Agent-X: Evaluating Deep Multimodal Reasoning in Vision-Centric Agentic Tasks
The paper introduces Agent-X, a benchmark developed to evaluate the deep multimodal reasoning capabilities of vision-centric agents in real-world settings. The authors identify a gap in current benchmarks, which largely focus on synthetic environments, single-turn queries, and limited visual modalities that fail to assess an agent's reasoning quality over multiple steps. Agent-X addresses these shortcomings by providing a comprehensive testbed with 828 diverse tasks spanning six major agentic environments: general visual reasoning, web browsing, security and surveillance, autonomous driving, sports, and math reasoning.

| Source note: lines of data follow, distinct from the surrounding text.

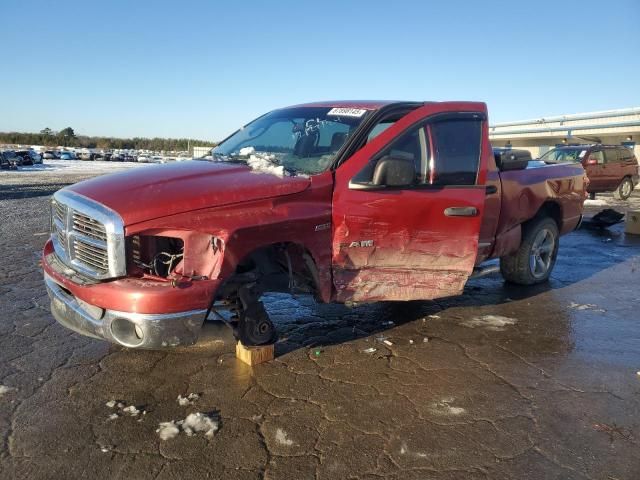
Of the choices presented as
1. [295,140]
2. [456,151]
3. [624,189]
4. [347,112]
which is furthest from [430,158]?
[624,189]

The benchmark is designed to challenge agents to integrate tool usage with explicit stepwise decision-making. It features authentic visual contexts, such as images, multi-image comparisons, videos, and instructional text, requiring vision-centric agents to employ coherent, multi-step reasoning processes. Furthermore, Agent-X introduces a fine-grained step-level evaluation framework aimed at assessing the correctness and logical coherence of each reasoning step, alongside the effectiveness of tool usage throughout the task.
One of the key findings presented in the paper is the struggle of even the best-performing Large Multimodal Models (LMMs), including GPT, Gemini, and Qwen families, to solve multi-step vision tasks, with less than 50% full-chain success rates. These results expose significant bottlenecks in current LMM reasoning and tool-use capabilities, suggesting that existing models lack the depth needed for sequential multimodal understanding in complex, agentic scenarios.
Agent-X is constructed using a semi-automated pipeline where candidate queries are generated by LMMs and refined by human experts. This approach ensures the realism and correctness of the benchmark tasks and facilitates scalability. The tasks are grounded in real-world contexts and bypass direct tool references or step instructions, demanding the agent to reason independently, similar to naturalistic human interaction. The dataset is equipped with executable toolchains and a diverse set of real-world tools that integrate real-world aspects such as perception, visual operation, math, and artistic tasks.
The comprehensive evaluation performed on the benchmark indicates the necessity for more advanced models that can handle complex reasoning and tool usage in authentic environments. These findings provide actionable insights for guiding future research in improving reasoning capabilities in AI, particularly in vision-centric tasks. The results imply a potential shift in focus from solely improving model architectures to enhancing the integration and decision-making capabilities of AI agents.
In conclusion, Agent-X serves as a pivotal step towards advancing the evaluation of AI systems in multimodal reasoning contexts, shedding light on current limitations and directing future developments in AI research. The benchmark's introduction is timely, given the rapid evolution of AI capabilities and the increasing demand for robust evaluations of these systems in realistic scenarios.